_DATA FOR THE TASK:_
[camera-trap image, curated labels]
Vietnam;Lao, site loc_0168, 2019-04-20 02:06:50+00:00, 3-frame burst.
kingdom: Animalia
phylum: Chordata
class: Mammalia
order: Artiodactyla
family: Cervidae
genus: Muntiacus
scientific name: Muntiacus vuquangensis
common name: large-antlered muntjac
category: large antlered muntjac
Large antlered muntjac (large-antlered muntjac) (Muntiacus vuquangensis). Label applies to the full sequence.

_PROBLEM TO SOLVE:_ Say each line again exactly as it appears above.

_TASK OUTPUT:_
[camera-trap image, curated labels]
Vietnam;Lao, site loc_0168, 2019-04-20 02:06:50+00:00, 3-frame burst.
kingdom: Animalia
phylum: Chordata
class: Mammalia
order: Artiodactyla
family: Cervidae
genus: Muntiacus
scientific name: Muntiacus vuquangensis
common name: large-antlered muntjac
category: large antlered muntjac
Large antlered muntjac (large-antlered muntjac) (Muntiacus vuquangensis). Label applies to the full sequence.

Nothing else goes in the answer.